As science entrepreneur Astro Teller said in his 2015 TedTalk, “The only way to get people to work on big, risky things – audacious ideas – and have them run at all the hardest parts of the problem first, is if you make that the path of least resistance for them. We work hard at [Google] X to make it safe to fail.”

Mosley agrees, noting, “Teachers realized that our learning environment is a safe space where knowing everything is not possible and where everyone is a lead learner. The act of learning together created an exciting environment of starting something new as a team, which minimized the risk of being identified as a failure.”

After the attempt is over, you might commit to trying again. You might commit to trying another application of something new entirely. The key is to build on the learnings, stay active and not abandon the idea or accept the assumption that if it didn’t work once, it will never work.

Ask teachers to join you

Extend an invite to all teachers to realize the benefits of trying something – anything – new themselves. Instill the importance of not overthinking it.
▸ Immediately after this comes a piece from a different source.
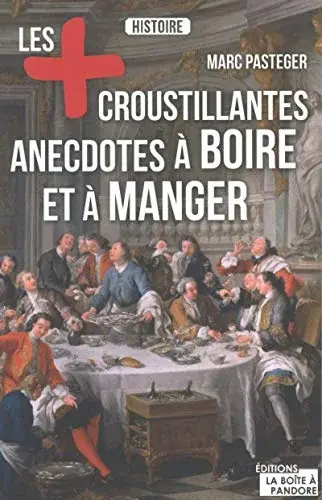 Couverture : Les plus croustillantes anecdotes à boire et à manger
The journey will be similar whether they choose to attempt a station rotation classroom or how to use a new digital tool, like Flipgrid or Screencastify. The idea is to just take action, be in motion and actively extend into uncharted territory.

Mosley says doing this established “a culture of trust in our community.”

She elaborates that, “This enabled our team to feel comfortable moving through multiple iterations of the plan, opening doors to share practices and created new leaders in our community who previously sat on the sidelines unaware of their untapped talent to lead others towards exciting changes for students and our school.” This is the baseline for a culture of generativity and what will propel schools into more adaptive, more personalized teaching practices. And it all starts with one simple strategy.

In conclusion

Now it’s time to act. When it comes to generativity, it’s about doing. And it’s about ensuring the doing is made available for all to see. As with anything that leaves a lasting impression on us and our teams, the keys to success are transparency, vulnerability and enthusiasm. The easy part is that it only takes one person: you. There are no meeting invites, no collaborative documents or group projects. You already have everything you need to get started before school’s out.